Stay Up to Date! Like us on Facebook for the latest news and announcements
Issues Affecting The Eyes / Vision
Vision is a very energy-dependent biologic function. The retina and optic nerve are particularly dependent on mitochondrial oxidative phosphorylation (Carelli, 2006). Defects in oxidative phosphorylation with disruption of ATP production can lead to retinal degeneration (Cooper, 2003) and abnormalities on electroretinography (Isashiki, 1998). The extraocular muscles also have a high content of mitochondria and a high metabolic rate (Carelli, 2006).

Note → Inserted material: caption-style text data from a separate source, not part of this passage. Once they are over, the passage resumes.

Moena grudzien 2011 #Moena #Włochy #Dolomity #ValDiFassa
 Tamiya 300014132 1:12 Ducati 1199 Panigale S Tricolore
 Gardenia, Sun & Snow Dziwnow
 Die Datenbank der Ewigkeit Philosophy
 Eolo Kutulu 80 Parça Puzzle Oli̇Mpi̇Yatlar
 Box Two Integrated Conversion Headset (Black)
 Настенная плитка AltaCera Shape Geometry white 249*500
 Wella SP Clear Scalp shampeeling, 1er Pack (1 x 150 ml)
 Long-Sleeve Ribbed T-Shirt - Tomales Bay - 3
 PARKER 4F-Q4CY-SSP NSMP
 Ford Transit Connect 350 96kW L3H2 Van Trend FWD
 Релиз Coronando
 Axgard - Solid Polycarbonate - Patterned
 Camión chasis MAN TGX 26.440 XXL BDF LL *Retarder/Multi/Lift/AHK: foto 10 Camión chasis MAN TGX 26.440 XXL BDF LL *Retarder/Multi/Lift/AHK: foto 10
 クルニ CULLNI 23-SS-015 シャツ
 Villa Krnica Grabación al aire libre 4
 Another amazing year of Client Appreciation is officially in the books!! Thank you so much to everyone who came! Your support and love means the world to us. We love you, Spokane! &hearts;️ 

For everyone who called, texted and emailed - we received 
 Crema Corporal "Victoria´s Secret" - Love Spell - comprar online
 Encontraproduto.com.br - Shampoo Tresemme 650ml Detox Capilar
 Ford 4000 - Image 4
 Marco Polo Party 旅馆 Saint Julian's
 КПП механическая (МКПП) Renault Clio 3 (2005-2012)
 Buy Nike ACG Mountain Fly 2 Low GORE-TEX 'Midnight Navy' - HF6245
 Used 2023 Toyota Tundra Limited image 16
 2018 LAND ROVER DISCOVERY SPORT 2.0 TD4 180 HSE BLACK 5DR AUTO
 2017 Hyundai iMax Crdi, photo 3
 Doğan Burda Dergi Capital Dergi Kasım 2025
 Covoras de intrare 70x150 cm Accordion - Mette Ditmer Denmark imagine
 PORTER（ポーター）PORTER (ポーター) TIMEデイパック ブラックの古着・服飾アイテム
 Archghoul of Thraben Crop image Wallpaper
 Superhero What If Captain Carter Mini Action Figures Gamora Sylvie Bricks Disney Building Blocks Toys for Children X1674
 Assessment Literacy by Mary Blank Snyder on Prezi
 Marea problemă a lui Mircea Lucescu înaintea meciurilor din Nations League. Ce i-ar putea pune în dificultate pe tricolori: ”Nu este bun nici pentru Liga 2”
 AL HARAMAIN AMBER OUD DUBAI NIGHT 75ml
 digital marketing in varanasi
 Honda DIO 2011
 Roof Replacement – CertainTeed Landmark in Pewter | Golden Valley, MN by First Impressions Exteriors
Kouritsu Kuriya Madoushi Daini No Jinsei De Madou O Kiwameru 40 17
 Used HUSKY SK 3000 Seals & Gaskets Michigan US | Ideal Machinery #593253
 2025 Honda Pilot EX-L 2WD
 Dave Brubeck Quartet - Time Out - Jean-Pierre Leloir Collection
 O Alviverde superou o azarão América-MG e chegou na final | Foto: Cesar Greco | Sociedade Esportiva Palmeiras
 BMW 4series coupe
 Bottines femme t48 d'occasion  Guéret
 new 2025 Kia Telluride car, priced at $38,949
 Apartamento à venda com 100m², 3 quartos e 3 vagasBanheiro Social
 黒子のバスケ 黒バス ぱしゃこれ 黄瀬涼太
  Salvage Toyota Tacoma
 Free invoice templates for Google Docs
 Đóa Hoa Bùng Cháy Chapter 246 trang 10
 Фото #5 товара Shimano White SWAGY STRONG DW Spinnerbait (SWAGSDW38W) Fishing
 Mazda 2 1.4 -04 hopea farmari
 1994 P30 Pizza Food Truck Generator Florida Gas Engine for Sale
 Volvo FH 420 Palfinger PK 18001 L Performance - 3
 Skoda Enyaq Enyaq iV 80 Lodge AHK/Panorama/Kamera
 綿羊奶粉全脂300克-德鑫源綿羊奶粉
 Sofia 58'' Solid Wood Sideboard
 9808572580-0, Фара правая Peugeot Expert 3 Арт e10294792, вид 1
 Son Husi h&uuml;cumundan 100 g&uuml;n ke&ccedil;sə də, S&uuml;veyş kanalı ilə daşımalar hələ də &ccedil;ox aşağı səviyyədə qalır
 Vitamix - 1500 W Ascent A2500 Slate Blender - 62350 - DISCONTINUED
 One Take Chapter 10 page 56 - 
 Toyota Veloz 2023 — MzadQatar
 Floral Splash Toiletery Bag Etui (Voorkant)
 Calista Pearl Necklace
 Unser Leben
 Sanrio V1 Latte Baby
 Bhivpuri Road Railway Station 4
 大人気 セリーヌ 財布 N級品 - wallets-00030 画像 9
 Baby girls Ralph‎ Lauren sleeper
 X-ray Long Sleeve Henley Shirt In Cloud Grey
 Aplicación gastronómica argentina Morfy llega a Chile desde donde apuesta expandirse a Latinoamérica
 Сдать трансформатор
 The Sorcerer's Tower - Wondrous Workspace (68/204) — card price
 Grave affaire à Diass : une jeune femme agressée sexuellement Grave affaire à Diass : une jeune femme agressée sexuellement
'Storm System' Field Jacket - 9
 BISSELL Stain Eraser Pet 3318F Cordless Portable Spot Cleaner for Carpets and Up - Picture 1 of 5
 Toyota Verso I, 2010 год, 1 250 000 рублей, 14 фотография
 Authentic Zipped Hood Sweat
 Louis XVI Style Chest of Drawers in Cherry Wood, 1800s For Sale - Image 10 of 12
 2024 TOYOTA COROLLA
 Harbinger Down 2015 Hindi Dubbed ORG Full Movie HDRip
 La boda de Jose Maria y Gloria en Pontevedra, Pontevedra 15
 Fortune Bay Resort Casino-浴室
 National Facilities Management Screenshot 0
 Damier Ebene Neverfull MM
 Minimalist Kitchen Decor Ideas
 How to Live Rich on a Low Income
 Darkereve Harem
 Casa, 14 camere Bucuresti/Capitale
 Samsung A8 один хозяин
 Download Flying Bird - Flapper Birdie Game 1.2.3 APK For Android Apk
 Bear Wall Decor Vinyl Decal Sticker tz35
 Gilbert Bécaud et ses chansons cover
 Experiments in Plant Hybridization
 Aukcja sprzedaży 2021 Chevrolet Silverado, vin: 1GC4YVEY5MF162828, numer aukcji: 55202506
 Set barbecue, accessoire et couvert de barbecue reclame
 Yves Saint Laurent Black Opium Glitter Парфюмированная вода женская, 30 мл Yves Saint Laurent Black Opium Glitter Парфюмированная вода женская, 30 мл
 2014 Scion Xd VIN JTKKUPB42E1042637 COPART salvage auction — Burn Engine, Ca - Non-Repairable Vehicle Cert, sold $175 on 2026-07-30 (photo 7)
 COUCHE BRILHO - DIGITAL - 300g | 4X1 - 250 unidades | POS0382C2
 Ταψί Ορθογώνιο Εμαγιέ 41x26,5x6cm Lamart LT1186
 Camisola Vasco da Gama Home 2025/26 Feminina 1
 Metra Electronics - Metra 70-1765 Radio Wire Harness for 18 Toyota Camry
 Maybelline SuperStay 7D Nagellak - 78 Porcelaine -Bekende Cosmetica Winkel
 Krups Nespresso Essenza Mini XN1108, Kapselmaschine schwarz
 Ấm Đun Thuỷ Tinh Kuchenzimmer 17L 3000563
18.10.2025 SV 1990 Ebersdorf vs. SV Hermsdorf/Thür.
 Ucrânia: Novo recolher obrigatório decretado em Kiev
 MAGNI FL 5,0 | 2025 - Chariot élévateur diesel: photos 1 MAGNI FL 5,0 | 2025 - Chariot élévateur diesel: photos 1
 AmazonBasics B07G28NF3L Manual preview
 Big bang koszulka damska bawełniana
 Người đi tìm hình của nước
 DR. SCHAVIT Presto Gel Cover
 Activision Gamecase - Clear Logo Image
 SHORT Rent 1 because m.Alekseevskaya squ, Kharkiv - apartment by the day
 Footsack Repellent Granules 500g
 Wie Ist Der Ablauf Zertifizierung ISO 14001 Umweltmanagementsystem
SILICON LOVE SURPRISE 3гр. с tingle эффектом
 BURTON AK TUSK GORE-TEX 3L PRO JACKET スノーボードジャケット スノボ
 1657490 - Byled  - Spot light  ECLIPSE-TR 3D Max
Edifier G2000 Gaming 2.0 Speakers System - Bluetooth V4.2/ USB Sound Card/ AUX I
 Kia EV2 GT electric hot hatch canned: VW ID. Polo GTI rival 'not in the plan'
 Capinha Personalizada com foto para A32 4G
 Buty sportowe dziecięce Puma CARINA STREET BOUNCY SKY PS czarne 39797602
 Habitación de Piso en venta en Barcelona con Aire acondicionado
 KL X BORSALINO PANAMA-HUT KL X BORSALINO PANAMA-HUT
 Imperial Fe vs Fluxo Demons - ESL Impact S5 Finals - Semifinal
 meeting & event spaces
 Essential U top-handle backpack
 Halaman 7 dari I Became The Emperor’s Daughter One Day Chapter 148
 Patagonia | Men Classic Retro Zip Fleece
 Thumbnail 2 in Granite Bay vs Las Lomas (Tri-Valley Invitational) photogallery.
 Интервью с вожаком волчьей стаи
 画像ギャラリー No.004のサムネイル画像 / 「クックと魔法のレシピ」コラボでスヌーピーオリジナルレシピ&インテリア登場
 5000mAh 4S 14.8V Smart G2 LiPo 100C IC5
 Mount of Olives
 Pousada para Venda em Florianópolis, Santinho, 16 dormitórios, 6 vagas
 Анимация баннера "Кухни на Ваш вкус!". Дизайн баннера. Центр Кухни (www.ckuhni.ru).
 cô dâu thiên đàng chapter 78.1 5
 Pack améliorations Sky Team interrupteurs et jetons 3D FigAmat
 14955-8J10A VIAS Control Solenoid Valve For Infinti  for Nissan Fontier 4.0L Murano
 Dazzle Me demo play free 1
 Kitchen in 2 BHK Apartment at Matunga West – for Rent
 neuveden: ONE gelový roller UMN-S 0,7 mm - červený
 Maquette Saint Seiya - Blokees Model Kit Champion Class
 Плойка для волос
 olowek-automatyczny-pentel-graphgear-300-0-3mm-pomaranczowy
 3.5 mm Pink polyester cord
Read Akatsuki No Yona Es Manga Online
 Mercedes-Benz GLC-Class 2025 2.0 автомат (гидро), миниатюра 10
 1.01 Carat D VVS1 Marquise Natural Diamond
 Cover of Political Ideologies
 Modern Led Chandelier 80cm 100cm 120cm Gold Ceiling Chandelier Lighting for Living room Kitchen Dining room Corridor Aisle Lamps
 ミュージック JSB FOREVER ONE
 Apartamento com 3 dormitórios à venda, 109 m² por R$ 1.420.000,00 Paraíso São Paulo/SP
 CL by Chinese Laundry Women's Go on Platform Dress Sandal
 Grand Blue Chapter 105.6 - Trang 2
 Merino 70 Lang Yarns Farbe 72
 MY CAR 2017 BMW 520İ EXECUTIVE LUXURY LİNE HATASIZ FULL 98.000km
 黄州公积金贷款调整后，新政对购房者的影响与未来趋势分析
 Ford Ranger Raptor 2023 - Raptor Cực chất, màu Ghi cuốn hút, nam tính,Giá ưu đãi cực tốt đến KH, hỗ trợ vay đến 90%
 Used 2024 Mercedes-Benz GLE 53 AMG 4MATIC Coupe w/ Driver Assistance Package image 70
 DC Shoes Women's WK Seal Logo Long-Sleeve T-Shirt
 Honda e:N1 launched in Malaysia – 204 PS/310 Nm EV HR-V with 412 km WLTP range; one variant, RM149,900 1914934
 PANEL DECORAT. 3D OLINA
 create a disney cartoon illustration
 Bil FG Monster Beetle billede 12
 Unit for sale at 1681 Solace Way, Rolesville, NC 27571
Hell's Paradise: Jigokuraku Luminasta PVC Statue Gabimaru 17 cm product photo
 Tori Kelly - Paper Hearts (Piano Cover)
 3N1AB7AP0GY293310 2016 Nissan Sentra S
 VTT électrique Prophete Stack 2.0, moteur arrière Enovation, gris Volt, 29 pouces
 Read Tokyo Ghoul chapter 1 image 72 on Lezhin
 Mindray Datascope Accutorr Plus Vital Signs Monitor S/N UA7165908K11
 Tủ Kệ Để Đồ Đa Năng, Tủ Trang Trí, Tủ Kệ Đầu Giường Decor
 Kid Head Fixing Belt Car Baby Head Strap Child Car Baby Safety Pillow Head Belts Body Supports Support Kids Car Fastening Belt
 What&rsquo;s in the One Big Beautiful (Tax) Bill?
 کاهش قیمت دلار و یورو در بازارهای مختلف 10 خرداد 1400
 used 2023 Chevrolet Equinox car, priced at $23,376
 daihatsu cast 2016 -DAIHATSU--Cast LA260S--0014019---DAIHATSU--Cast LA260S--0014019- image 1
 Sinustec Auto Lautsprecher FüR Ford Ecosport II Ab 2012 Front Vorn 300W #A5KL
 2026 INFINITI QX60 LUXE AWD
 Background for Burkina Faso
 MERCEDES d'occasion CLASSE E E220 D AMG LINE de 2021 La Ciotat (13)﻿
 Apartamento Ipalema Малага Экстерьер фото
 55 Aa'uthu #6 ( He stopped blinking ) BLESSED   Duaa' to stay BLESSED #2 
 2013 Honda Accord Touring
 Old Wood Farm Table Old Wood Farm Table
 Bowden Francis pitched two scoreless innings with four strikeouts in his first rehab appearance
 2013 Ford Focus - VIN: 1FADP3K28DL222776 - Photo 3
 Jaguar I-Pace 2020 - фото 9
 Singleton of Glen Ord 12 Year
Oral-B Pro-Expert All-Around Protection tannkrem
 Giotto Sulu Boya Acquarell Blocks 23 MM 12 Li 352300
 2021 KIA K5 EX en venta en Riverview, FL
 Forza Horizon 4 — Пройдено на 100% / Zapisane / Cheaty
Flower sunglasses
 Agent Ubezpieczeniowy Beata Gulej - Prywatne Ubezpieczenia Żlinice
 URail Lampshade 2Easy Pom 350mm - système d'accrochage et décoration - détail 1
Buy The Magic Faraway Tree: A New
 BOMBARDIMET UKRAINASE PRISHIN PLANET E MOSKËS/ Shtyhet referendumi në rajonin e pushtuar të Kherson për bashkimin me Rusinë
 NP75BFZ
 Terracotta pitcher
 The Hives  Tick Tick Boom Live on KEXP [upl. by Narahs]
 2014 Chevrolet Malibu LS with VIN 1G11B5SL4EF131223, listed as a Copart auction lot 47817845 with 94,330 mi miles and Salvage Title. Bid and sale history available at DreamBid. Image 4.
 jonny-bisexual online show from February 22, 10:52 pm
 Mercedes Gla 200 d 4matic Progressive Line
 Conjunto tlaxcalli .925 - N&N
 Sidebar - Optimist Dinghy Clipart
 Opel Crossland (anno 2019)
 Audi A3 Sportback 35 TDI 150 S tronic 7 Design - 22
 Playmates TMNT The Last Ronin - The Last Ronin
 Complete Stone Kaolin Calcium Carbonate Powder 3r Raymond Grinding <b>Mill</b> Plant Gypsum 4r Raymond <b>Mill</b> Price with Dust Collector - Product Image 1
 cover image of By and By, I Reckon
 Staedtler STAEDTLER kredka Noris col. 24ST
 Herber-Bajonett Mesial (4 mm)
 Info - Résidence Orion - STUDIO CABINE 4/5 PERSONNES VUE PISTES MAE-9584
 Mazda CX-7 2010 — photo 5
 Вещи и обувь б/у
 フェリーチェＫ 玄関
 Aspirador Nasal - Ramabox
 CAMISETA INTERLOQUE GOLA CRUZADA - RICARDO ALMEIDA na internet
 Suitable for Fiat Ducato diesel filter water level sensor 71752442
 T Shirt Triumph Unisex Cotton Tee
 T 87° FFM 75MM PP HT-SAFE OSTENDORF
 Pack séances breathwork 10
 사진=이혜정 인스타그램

The hallmark clinical findings are ophthalmoplegia, ptosis, optic neuropathy with atrophy, pigmentary retinopathy, and cortical visual field defects with scotomata (Johns, 1995). Nystagmus is a less common finding in mitochondrial disease, usually indicating cerebellar atrophy or brainstem involvement (Finsterer, 2006). Leber hereditary optic neuropathy may be the most common form of mitochondrial disease (Chinnery, 2000).
Symptomatically, patients may complain of night blindness, an early sign of retinitis pigmentosa leading to degeneration of the photoreceptor cells in the retina. With progression, peripheral vision is more affected (Listernick, 2007). Central blindness is often a late finding (Listernick, 2007). Blurring may be caused by retinopathy and diplopia occurs in patients with ophthalmoplegia (Richardson, 2005). However, much more common is transient blurring and double-vision that can occur in association with generalized muscle fatigue and which improves with rest and amelioration of the fatigue.
Alacrima or dry eyes can occur in mitochondrial disease, not unlike Sjogren syndrome (Axelrod, 2006), and may be related to autonomic dysfunction or autoimmune disease.
Finally, patients with migraine or seizures can develop unilateral or bilateral vision impairment that resolves as the seizure ends or headaches dissipates. Vision or visual field defects that occur during a stroke-like episode may not show complete resolution.
Mitochondrial Differential Diagnosis
1. Mitochondrial eye disease -
a. Permanent disease due to the underlying mitochondrial disease
b. Temporary symptoms associated with significant fatigue, migraine, seizures, or stroke-like episodes
2. Muscle -
a. Permanent weakness
b. Temporary weakness associated with significant fatigue, migraine or seizures
1. Determine what symptoms are associated with the visual problems and whether or not there are any trigger factors (such as fatigue).
2. Are the effects temporary or permanent/progressive?
1. An ophthalmologist is an important specialist to monitor a patient with mitochondrial disease. A formal examination includes evaluation of acuity, dark adaptation, visual fields, and visual function.
2. When changes in function or visual ability occur, consultation with a neuro-ophthalmologist and electroretinography may provide extra information.
3. If patients are experiencing transient visual loss, a referral to a neurologist should be considered for evaluation of migraine, seizures, or stroke-like episodes.
4. Where acuity is moderate-severely compromised, a referral should be made to a program that provides services to the visually-challenged population.
Axelrod F, Chelimsky GG, Weese-Mayer DE. Pediatric autonomic disorders. Pediatrics 2006;118;309-21.
Carelli V, Barboni P, Sadun AA. Mitochondrial ophthalmology. In Mitochondrial Medicine. DiMauro S, Hirano M, Schon EA, eds. Informa Healthcare, Abingdon UK, 2006, 105-42.
Chinnery PF, Johnson MA, Wardell TM, et al. The epidemiology of pathogenic mitochondrial DNA mutations. Ann Neurol 2000;48(2);188-93.
Cooper LL, Hansen RM, Darras BT, Korson M, et al. Rod photoreceptor function in children with mitochondrial disorders. Arch Ophthalmol 2002;120(8):1055-62.
Finsterer J. The central nervous system manifestations of mitochondrial disorders. Acta Neurol Scand 2006;114(4):217-38.
Isashiki Y, Nakagawa M, Ohba N, et al. Retinal manifestations in mitochondrial diseases associated with mitochondrial DNA mutations. Acta Ophthalmol Scand 1998;76(1);6-13.
Johns DR. Mitochondrial DNA and disease. N Engl J Med 1995;333(10);638-44.
Listernick R. A 9-year old boy with labored breathing. Pediatr Ann 2007;36(5):254-7.
Richardson C, Smith T, Schaefer A, et al. Ocular motility findings in chronic progressive external ophthalmoplegia. Eye 2005;19(3):258-63.